(Questions on scene geometry):
## Start

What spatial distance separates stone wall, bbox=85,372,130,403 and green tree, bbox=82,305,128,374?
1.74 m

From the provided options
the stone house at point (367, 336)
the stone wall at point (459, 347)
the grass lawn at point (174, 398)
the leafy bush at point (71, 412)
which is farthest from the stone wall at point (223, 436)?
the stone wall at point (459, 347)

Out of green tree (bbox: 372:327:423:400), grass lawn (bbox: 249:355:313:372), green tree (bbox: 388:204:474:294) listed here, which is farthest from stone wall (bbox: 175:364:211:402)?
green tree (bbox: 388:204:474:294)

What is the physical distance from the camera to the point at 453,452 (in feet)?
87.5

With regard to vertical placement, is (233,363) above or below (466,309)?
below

## End

(STATED PROBLEM): Lay out the items above as a numbered list, omitting the blank lines.

(WRITTEN RESPONSE):
1. What spatial distance separates stone wall, bbox=85,372,130,403 and green tree, bbox=82,305,128,374?
2. 1.74 m
3. From the provided options
4. the stone house at point (367, 336)
5. the stone wall at point (459, 347)
6. the grass lawn at point (174, 398)
7. the leafy bush at point (71, 412)
8. which is farthest from the stone wall at point (223, 436)?
9. the stone wall at point (459, 347)
10. Out of green tree (bbox: 372:327:423:400), grass lawn (bbox: 249:355:313:372), green tree (bbox: 388:204:474:294) listed here, which is farthest from stone wall (bbox: 175:364:211:402)?
11. green tree (bbox: 388:204:474:294)
12. What is the physical distance from the camera to the point at 453,452 (in feet)?
13. 87.5
14. With regard to vertical placement, is (233,363) above or below (466,309)?
15. below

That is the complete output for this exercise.